* _Task requirements_
a. In the abstract on the Ni-23Cr-7W alloy, what temperature and stresses were used for the creep tests?
b. Reproduce the abstract on the Ni-23Cr-7W alloy word for word from "World Journal of" to "(CC BY 4.0).".

* _Document section_
.....
The Effect of Cold Working on Creep Rupture Strength and Microstructure of Ni-23Cr-7W Alloy

doi:10.4236/wjm.2017.710023

World Journal of Mechanics
Vol.07 No.10(2017), Article ID:79943,13 pages
10.4236/wjm.2017.710023

Yoshiki Shioda¹, Keiji Kubushiro¹, Youhei Sakakibara¹, Kyohei Nomura¹, Yoshinori Murata²

●How to Cite this Article

¹Research Laboratory, IHI Corporation, Yokohama, Japan

²Department of Materials, Physics and Energy Engineering, Nagoya University, Nagoya, Japan

This work is licensed under the Creative Commons Attribution International License (CC BY 4.0).

http://creativecommons.org/licenses/by/4.0/

Received: September 11, 2017; Accepted: October 27, 2017; Published: October 30, 2017

ABSTRACT

In order to clarify the reason why the creep rupture time of pre-strained Ni-23Cr-7W Alloy (HR6W) is longer than that of the non-pre-strained HR6W, microstructures of HR6W after a series of creep tests were investigated. The creep tests were conducted at 750˚C, 90 and 100 MPa. In the pre-strained samples, the grain boundary shielding ratio by precipitates was larger than that of the non-pre-strained sample. In addition, in the pre-strained samples the size of the M₂₃C₆ carbide in the grains was finer than in the non-pre-strained sample. The W content in the M₂₃C₆ carbide in the pre-strained samples tended to be larger than in the non-pre-strained sample. Therefore, the Ostwald ripening of the carbide was delayed and the size of M₂₃C₆ carbide was thought to be fine for a long time. These observations show that creep strength in the pre-strained samples is higher than that of the non-pre-strained sample because of both precipitation strengthening inside of the grains and grain boundaries.
.....
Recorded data
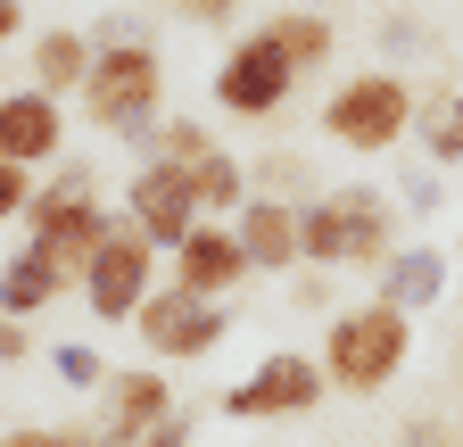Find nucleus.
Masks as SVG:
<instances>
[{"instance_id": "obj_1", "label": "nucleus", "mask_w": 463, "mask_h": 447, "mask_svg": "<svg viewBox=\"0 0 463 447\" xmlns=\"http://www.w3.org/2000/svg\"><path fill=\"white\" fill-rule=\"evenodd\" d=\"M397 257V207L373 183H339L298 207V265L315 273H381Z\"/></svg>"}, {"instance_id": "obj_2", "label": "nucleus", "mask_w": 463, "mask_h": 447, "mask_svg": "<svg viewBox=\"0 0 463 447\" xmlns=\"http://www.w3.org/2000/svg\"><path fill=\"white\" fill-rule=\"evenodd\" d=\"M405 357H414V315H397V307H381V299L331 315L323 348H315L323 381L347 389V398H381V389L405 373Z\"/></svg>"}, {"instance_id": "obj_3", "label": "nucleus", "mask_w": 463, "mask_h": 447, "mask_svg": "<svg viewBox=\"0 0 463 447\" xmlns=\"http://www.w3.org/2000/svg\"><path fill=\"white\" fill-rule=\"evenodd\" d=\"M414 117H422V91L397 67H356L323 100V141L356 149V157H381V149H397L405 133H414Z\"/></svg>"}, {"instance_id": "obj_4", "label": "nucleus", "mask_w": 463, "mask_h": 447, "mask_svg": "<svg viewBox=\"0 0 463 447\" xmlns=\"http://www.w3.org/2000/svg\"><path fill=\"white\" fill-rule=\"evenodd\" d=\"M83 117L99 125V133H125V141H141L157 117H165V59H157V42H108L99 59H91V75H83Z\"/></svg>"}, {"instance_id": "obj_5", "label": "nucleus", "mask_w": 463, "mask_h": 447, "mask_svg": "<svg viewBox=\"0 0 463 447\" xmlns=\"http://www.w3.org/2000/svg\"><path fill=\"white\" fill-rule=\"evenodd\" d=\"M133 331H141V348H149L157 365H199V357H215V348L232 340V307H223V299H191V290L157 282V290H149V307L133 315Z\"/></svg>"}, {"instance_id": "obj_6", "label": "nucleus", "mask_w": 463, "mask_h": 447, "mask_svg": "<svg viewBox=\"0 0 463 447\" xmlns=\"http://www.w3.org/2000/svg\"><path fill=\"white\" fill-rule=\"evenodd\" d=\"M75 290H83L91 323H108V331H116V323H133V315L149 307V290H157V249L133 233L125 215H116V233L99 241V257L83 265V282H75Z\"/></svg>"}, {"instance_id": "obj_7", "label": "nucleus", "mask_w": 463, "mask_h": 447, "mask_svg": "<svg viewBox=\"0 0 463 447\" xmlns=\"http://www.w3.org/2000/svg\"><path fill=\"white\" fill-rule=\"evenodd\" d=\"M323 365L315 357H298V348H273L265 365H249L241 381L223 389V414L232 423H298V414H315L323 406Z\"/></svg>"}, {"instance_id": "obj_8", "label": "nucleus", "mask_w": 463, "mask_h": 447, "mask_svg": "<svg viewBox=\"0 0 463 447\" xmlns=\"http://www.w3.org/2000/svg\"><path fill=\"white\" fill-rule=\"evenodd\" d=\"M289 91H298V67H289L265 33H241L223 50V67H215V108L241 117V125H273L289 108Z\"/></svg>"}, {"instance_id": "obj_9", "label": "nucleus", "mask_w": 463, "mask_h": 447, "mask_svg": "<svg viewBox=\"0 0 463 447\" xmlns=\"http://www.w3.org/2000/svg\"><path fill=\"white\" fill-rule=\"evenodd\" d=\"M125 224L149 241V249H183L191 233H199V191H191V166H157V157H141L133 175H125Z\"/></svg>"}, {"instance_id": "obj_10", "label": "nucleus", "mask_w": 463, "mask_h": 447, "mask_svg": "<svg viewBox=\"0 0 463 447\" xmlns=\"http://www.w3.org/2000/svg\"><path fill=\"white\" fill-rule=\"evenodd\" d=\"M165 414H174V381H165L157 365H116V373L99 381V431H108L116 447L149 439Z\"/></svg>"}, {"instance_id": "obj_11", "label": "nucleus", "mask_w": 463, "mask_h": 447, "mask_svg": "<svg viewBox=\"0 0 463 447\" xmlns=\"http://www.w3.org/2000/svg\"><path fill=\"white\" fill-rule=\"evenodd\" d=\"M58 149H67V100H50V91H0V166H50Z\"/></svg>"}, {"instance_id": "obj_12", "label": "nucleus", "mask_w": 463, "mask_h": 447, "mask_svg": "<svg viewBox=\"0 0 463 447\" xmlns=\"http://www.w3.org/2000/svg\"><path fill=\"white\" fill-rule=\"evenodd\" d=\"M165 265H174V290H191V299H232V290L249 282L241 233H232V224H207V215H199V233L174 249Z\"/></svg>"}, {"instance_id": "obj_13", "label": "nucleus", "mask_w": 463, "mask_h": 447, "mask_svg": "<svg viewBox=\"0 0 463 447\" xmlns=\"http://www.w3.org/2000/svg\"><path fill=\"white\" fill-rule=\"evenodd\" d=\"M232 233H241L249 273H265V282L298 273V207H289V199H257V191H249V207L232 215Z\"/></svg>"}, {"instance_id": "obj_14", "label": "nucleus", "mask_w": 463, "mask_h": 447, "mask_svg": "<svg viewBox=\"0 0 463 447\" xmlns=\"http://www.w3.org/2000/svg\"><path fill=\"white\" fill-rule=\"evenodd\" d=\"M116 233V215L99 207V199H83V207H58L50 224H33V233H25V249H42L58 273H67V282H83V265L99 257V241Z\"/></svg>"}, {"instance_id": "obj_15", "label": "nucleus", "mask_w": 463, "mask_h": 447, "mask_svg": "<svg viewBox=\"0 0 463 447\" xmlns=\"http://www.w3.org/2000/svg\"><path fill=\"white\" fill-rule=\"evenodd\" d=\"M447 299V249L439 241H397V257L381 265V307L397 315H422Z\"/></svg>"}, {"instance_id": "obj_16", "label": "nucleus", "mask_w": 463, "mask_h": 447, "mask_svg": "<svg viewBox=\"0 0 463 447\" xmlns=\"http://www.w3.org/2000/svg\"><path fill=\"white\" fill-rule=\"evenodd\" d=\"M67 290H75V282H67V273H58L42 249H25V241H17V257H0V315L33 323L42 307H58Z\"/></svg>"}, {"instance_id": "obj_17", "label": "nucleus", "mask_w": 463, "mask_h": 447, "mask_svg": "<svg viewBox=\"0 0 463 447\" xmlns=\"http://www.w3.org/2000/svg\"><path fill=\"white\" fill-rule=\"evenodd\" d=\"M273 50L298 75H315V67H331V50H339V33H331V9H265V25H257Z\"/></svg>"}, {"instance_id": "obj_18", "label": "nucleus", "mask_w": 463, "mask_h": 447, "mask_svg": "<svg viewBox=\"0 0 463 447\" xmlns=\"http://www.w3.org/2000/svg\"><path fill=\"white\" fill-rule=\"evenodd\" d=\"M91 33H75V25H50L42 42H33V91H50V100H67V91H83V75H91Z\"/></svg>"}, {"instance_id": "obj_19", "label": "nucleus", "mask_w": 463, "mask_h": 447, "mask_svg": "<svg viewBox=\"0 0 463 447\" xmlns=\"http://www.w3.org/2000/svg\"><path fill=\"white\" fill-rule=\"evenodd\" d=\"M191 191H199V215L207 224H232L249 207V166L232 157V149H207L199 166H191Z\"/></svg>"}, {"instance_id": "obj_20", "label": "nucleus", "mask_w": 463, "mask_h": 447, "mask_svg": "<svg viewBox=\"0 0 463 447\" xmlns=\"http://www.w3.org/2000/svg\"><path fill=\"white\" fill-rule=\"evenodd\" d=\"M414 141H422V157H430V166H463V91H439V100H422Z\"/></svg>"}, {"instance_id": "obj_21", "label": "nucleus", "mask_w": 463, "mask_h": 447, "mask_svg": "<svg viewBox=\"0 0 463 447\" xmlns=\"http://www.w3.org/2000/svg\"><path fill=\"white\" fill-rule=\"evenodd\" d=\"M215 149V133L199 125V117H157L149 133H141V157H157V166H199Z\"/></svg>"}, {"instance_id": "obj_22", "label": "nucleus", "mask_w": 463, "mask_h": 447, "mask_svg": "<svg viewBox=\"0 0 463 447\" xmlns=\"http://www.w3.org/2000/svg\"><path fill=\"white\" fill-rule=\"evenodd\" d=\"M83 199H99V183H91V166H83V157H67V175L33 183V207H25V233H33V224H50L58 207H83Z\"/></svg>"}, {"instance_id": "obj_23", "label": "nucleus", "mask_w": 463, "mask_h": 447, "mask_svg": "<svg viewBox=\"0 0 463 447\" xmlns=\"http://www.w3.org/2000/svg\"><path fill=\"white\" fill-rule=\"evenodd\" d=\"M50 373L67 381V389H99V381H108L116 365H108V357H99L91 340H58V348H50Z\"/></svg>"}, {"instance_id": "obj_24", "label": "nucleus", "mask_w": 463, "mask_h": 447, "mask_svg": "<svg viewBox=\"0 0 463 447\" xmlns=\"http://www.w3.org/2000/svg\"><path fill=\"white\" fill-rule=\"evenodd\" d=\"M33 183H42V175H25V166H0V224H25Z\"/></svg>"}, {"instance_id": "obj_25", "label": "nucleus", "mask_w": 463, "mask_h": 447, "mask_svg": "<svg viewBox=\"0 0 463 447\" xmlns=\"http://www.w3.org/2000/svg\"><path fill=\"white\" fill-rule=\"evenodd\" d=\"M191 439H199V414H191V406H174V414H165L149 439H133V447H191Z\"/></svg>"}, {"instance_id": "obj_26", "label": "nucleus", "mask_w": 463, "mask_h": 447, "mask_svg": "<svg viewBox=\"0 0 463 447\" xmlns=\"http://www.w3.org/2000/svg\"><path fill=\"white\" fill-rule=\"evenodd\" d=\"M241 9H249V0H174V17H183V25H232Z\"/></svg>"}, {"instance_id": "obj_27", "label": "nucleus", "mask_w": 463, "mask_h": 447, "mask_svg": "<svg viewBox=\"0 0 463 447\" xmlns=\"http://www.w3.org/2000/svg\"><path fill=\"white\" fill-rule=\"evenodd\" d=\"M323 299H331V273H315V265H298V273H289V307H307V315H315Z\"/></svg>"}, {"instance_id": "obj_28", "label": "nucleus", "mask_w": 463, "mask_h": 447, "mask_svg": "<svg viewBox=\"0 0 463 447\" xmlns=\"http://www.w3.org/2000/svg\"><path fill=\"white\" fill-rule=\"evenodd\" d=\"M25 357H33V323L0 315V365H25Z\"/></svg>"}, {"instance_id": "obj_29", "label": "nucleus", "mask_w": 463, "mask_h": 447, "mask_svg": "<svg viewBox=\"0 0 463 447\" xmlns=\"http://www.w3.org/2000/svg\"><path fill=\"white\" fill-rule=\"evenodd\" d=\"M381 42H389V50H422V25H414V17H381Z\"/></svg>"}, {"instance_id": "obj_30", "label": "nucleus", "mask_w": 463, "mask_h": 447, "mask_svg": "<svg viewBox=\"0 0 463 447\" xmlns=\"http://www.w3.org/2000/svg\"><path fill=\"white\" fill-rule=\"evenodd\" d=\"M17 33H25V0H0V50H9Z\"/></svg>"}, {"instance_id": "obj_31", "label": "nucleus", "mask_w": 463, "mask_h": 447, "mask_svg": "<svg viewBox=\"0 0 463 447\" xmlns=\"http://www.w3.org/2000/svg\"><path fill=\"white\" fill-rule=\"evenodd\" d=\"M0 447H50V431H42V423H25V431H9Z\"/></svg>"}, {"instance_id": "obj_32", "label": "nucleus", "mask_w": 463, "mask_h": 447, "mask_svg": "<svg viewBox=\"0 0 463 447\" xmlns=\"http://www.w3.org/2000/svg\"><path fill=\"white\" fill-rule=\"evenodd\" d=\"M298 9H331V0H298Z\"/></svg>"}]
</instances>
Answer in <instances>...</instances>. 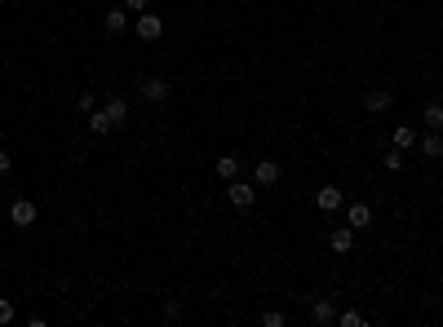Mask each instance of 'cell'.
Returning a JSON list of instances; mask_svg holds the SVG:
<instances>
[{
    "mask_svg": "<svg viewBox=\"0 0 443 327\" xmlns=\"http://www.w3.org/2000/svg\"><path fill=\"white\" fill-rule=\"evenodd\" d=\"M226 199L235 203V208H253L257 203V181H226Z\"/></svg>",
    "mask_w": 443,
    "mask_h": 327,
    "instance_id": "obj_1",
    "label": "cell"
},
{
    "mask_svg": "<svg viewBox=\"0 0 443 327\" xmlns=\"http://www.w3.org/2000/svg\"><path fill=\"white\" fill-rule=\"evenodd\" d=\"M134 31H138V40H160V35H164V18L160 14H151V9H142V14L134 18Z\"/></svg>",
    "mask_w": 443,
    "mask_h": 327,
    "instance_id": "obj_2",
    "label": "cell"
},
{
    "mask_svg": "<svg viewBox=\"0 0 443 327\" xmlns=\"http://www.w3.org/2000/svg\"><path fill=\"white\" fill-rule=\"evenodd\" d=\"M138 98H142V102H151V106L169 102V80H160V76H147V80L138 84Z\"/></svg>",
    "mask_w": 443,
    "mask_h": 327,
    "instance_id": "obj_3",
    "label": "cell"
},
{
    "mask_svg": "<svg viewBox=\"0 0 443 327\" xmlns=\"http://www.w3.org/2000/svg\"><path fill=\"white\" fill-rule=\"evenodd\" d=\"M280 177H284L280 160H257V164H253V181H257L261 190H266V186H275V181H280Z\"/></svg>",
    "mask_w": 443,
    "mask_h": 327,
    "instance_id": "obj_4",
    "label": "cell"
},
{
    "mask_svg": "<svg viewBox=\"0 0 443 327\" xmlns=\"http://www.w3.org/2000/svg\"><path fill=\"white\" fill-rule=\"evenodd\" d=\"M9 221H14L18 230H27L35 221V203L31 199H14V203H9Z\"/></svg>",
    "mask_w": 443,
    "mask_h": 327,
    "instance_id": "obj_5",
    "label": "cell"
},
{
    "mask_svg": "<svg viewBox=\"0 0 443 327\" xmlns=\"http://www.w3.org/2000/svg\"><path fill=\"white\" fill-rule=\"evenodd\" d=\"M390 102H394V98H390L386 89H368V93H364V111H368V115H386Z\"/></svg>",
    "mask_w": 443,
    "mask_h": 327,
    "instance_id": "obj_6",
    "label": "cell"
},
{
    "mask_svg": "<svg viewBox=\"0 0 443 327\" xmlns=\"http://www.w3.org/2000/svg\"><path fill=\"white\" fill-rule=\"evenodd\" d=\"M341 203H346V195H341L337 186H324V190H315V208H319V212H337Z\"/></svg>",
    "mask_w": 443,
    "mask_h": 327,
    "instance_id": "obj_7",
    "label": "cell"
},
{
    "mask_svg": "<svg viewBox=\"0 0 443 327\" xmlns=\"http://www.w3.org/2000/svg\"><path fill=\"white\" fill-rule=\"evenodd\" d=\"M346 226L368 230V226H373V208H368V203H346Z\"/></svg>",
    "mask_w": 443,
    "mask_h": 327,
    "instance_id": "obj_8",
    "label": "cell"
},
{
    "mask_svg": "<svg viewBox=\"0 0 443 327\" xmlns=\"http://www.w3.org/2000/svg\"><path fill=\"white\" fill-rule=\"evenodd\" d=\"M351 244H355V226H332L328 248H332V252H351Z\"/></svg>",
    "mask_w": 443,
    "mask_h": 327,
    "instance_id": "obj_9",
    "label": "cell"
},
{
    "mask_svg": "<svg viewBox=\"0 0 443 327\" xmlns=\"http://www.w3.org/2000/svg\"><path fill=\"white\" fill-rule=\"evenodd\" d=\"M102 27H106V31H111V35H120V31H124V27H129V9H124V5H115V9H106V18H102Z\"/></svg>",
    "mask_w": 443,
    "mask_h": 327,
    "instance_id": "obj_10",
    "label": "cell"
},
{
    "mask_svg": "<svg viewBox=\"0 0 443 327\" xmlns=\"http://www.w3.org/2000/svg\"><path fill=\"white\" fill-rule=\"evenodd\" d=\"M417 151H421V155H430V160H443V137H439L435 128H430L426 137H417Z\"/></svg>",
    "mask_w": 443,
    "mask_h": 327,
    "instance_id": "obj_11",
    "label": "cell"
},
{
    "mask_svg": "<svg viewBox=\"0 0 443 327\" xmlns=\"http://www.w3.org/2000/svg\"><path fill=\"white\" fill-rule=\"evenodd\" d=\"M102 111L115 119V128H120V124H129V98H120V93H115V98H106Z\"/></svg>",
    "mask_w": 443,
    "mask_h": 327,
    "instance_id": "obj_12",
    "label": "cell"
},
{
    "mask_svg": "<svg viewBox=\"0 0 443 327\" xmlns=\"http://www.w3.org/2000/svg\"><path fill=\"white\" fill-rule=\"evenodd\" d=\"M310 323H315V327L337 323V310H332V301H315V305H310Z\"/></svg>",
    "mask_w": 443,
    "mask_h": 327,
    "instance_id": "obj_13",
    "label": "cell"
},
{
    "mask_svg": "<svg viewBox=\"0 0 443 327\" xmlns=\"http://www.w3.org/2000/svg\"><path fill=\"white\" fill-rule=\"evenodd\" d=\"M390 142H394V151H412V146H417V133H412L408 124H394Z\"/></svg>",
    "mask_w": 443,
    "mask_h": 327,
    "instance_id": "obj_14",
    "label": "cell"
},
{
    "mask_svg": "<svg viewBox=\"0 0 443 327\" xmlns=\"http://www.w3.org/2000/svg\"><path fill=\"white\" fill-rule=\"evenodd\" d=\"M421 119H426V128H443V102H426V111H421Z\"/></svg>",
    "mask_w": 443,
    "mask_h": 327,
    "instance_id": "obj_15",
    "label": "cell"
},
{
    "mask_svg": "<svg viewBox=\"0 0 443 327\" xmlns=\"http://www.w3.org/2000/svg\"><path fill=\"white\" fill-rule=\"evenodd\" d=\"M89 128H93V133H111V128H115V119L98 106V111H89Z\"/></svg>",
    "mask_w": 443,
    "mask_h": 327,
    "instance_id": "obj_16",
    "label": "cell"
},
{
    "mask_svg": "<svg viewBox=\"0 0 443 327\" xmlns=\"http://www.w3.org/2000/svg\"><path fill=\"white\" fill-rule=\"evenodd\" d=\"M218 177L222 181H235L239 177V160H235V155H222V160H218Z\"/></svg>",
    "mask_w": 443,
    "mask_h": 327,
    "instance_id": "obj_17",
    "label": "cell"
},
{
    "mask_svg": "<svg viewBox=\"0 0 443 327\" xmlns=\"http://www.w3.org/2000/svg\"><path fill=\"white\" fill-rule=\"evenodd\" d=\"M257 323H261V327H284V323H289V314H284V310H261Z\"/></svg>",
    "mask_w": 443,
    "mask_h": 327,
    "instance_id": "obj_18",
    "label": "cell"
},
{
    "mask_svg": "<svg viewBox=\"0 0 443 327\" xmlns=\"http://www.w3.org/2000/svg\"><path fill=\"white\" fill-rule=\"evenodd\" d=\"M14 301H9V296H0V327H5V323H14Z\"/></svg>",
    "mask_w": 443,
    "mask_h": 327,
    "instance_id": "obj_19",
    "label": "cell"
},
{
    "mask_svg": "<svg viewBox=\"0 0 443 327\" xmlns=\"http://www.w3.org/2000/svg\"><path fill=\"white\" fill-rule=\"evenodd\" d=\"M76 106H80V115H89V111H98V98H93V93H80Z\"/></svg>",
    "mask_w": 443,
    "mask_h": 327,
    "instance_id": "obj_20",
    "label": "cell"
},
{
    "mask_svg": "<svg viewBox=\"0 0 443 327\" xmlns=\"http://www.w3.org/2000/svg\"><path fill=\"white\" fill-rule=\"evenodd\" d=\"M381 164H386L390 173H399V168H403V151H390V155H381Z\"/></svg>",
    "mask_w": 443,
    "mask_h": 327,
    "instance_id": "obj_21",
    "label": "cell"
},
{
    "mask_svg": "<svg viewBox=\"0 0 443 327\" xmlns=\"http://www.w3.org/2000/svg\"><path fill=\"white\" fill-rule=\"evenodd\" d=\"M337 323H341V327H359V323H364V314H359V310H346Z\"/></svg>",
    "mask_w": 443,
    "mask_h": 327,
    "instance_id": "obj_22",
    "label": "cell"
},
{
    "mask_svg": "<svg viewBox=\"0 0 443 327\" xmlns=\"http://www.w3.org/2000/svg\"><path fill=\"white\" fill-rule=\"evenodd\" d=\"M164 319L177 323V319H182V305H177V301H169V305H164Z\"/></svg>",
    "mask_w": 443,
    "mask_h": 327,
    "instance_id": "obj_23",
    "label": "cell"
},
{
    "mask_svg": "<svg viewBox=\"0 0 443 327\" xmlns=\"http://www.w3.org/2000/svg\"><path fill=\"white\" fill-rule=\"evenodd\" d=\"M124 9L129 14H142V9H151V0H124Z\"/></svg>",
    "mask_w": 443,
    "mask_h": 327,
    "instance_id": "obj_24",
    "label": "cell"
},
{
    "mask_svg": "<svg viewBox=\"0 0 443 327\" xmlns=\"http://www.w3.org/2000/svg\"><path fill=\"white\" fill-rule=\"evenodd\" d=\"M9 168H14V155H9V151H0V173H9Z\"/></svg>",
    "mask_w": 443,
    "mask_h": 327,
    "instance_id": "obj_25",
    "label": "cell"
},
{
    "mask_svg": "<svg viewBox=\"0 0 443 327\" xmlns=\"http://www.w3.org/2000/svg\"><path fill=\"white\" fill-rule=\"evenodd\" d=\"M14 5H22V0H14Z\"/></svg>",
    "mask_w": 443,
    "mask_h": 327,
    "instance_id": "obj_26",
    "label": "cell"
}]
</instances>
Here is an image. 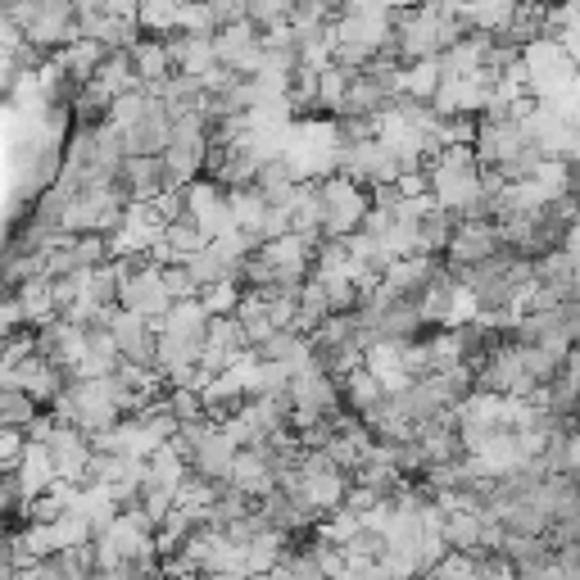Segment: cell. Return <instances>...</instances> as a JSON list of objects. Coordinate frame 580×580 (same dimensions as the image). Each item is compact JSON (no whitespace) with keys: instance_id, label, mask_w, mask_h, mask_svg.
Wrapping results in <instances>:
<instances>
.....
* _Outputs for the tasks_
a. The creep tests were conducted at 750˚C under 90 and 100 MPa.

b.
World Journal of Mechanics
Vol.07 No.10(2017), Article ID:79943,13 pages
10.4236/wjm.2017.710023

Yoshiki Shioda¹, Keiji Kubushiro¹, Youhei Sakakibara¹, Kyohei Nomura¹, Yoshinori Murata²

●How to Cite this Article

¹Research Laboratory, IHI Corporation, Yokohama, Japan

²Department of Materials, Physics and Energy Engineering, Nagoya University, Nagoya, Japan

This work is licensed under the Creative Commons Attribution International License (CC BY 4.0).